Yemen is considered the wasteland of the world, and is fought over by its warlords, corrupt government, FBI, CIA, and the US State Department all of whom have divergent agendas. Thrust in this volatile mix is John Corey and his wife Kate Mayfield, and a couple of honest fellow do-gooders who, they soon learn, are pawns in a big orchestrated scheme which sees them expendable and threatening, by not the Yemeni government, but our own! John Corey’s street smarts honed in NYC, are beneficial even here in the remote desert of Yemen. And it’s a good thing, because it is the only thing that will save their lives.
This is a must read for the serious reader who enjoys a superb thriller that will keep you interested throughout the 625 pages that seem to fly by too quickly.
“The Triple Agent” by Jody Warrick
This Pulitzer Prize-winning author has written a well researched, detailed, yet interesting book about how out-of -touch CIA home office management, and ambitious field managers cooperated in an operation that saw a triple agent strap on a unusually lethal bombing vest and kill seven key officers in Khost , Afghanistan. This was the single worst loss of CIA operatives in decades. Despite the misgivings of knowledgeable field operators who correctly smelled a rat when supposed super spy Dr. Humam Khalil was asked to come to a meeting with his handlers, the Langley, VA management team ordered the Jordanian to meet with his handlers and an interrogation team with disastrous results. Blinded by Balawi’s well orchestrated feeding of information about the inner workings of al-Qaeda, they blundered forward with this ill-conceived plan. If you enjoy spy novels, you will certainly enjoy this book.
“Stay Close” is the newest book by Harlan Coben and, like all of his others, it is a must read for mystery buffs. Harlan continues to create books that are full of twists and turns, where the end is never in sight. This one is set in New Jersey and features Atlantic City, but not the upscale casinos usually the only spots frequented by tourists. It finds a woman with a carefully hidden past suddenly thrust in the middle of a murder mystery that began in her “wild” days 17 years before and now threatens her placid family life. None of the events appear to make sense until the cop who has been working the case for almost two decades finally sniffs out a serial case unseen by others. “Stay Close” will indeed stay close to you until it’s finished!
The Modern Woodmen of America generously have given Ricker Library beautiful new handmade shelving for the community room. This was much needed and we certainly appreciate this donation. As well as the shelving, we also received from them a wonderful picnic table.

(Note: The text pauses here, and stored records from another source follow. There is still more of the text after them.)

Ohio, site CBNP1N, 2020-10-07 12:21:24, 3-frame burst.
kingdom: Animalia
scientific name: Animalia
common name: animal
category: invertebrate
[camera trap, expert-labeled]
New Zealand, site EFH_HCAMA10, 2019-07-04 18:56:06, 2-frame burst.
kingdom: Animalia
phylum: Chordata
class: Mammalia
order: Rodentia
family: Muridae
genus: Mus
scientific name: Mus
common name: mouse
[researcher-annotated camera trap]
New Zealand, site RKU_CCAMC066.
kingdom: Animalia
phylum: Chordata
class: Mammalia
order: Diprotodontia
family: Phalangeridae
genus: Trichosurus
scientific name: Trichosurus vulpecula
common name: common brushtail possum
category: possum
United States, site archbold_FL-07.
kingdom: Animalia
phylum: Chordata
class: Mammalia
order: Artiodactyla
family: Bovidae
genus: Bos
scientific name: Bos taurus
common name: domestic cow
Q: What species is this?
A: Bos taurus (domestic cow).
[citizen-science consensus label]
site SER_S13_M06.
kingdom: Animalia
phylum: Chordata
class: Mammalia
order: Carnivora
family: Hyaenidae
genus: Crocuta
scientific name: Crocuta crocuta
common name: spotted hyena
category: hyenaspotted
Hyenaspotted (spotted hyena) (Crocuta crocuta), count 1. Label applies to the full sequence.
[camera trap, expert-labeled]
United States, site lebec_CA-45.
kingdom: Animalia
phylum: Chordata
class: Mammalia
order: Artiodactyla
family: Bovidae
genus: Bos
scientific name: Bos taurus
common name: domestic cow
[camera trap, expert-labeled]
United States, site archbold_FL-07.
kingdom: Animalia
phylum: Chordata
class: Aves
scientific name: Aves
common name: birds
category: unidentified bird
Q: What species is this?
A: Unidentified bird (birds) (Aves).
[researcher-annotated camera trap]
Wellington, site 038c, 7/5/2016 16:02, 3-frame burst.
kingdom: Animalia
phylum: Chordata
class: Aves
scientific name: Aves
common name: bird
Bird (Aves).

“A Stolen Season” by Steve Hamilton
Sometimes it’s nice to read a mystery thriller set in a new and different venue. In this case, Michigan’s Upper Peninsular is the scene where an antique Chris Craft wooden boat crashes into an abandoned boat pier on the fourth of July leading to a mystery where policemen are killed and small town locals are threatened by big city mobsters. Ex-policeman Alex McKnight rescues the occupants of the boat, but rather than a happy occasion, it leads to the murder and mayhem that follows. The Great Lakes quite naturally play a role in events that occur both here and in Canada. The story is interesting and the flawed characters provide the backdrop for a plot that will leave the reader wondering what will happen next. The only fly in my personal ointment is the author’s lack of gun knowledge that causes me to wonder why he doesn’t seek input from someone that would make his venture into this arena a great deal more accurate and thus wouldn’t detract from the rest of the story which is factual in geography and nuance. If you are tired of many of the writers who seem to be cranking out a book a week like Pringles, this one with a good storyline in a different setting might just be your cup of tea.